When it comes to literary and historical eloquence, though, few Senators top Byrd, Linnell says.

Senate reporters keep a “Byrd book” — a black plastic binder that holds every poem the octogenarian Senator ever recited on the floor during his eight terms (so far) in the Senate.

“He might have said the same poem six or seven times” over the years, explains Linnell, so it makes sense to always have them easily accessible. “He’s very much a poet.”

Most reporters at one time have had a personal “nemesis” on the floor — a Member who sends frissons of fear down their spine when he or she starts to speak, says Linnell.

For years, Linnell would “cringe” when then-Sen. Russell Long (D-La.), a motor mouth, spouted quirky sayings such as “high popalorum” or “low popahirum” (a habit his father, Huey, was also known for). Nowadays, Linnell is rarely on the floor except to “pinch-hit,” though he adds that the “wonderful Northeastern accent” of Sen. Jack Reed (D-R.I.) “can throw you for a loop once and a while.”

In the House, Reporters felt the same nervousness whenever then-Rep. Bob Dornan (R-Calif.), known for his fiery outbursts, or the late Rep. Jamie Whitten (D-Miss.), who spoke “Mississloppy,” according to reporter lore, approached the microphone.

Cochran was on the floor when Dornan, a former military pilot, implied that then-Rep. Barbara Boxer (D-Calif.) was taking money from “coke-snorting, wife-swapping, baby-born-out-of-wedlock, radical Hollywood” leftists. All hell broke loose.

“I was frantic. He was going as fast as he can. Everyone was yelling. It was scary,” recalls Cochran, whose father also served as a House reporter.

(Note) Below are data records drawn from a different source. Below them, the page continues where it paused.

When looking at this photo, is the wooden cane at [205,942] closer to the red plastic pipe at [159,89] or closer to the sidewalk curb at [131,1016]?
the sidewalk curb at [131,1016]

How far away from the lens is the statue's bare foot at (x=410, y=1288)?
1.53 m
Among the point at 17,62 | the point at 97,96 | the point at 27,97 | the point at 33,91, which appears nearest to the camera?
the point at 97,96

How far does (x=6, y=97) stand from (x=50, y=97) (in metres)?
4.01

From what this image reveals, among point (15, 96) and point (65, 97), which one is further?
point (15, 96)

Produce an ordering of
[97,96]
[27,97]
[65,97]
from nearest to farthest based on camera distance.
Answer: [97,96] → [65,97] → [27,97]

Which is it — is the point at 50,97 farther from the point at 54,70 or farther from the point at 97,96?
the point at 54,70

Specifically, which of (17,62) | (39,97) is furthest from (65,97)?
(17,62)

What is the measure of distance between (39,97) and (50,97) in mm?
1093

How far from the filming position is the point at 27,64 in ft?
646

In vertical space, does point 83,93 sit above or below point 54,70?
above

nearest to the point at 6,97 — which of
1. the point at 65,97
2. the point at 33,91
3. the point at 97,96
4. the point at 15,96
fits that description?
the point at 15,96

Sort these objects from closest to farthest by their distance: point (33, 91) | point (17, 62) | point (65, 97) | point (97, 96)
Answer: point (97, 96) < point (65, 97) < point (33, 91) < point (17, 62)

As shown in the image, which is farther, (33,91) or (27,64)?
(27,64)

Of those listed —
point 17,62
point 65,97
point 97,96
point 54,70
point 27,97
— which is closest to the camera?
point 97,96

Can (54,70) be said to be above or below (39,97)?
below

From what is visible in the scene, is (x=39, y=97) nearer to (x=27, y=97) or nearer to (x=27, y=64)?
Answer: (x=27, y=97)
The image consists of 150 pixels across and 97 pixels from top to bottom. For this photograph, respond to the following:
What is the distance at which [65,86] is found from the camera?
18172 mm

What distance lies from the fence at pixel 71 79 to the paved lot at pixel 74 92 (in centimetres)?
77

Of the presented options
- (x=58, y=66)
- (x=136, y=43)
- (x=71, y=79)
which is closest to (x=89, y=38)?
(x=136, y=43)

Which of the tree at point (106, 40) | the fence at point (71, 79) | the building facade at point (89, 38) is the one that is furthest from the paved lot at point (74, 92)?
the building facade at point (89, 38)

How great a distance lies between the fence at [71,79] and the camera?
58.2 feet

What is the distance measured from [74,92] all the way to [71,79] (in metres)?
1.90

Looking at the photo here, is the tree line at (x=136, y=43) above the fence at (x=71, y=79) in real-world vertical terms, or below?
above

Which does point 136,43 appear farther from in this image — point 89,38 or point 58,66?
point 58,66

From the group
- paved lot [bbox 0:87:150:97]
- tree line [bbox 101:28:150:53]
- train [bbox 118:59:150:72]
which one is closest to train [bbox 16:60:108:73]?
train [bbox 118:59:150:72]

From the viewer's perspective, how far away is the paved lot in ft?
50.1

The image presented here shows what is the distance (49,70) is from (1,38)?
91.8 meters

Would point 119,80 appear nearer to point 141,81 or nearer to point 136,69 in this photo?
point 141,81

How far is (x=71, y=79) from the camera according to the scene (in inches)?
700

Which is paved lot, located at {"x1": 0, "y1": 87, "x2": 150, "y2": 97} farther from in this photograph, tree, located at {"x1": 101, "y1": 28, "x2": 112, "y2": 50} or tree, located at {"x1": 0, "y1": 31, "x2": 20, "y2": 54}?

“It was the worst turn of my life,” says Hanback of one particularly frenetic Dornan special order. “I had to leave stuff out. … I couldn’t get the names down.” (To be fair to Dornan, Hanback adds, he was unusually generous with the reporters, bringing them cake and even flags flown over the Capitol on the Fourth of July.)

Given such pressures, why would these reporters — whose earning potential and hours are significantly better in the private sector — soldier on?

Reporters point to their unparalleled bird’s-eye view of history, whether it’s reporting on President Bill Clinton’s Senate trial or, as Walker recalls, getting a playful wink from President Bush while taking down January’s State of the Union address.

Or maybe, it’s just the thrill of working for an institution that, however corny it may sound, is truly the heart of the nation’s democracy.

“Sometimes, late at night, if we have a vote and you’ve got an hour off and you walk around outside and you look up at the Capitol, you just think what an honor it is to be here,” says Cochran. “I feel like sometimes people would pay to have my job.”